> _Your goal_: In the records below, locate the line containing "Random sampling with"; output that line and every following line through the last, exactly.

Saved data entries
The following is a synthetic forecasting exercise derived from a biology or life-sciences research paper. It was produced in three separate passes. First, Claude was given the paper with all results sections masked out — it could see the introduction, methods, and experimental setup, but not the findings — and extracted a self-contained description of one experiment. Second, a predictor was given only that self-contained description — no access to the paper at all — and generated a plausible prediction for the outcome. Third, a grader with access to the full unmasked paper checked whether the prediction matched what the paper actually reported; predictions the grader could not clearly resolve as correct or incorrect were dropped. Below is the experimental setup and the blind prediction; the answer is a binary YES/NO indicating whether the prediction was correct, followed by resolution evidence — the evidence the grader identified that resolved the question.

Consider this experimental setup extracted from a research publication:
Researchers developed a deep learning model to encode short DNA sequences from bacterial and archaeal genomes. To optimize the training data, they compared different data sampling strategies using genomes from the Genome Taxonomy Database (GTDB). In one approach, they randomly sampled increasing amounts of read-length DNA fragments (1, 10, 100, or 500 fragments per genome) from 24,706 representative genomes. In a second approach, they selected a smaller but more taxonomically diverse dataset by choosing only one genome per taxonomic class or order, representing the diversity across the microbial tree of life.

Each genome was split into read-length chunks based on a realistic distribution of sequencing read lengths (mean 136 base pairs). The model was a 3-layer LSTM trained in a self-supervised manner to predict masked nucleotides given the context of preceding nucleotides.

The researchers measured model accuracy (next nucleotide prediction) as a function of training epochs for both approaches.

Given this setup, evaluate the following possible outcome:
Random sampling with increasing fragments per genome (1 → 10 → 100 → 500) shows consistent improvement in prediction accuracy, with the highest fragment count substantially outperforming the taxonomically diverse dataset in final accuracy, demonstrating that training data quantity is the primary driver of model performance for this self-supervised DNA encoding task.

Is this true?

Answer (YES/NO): NO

> _Solution to the exercise_:
Random sampling with increasing fragments per genome (1 → 10 → 100 → 500) shows consistent improvement in prediction accuracy, with the highest fragment count substantially outperforming the taxonomically diverse dataset in final accuracy, demonstrating that training data quantity is the primary driver of model performance for this self-supervised DNA encoding task.

Is this true?

Answer (YES/NO): NO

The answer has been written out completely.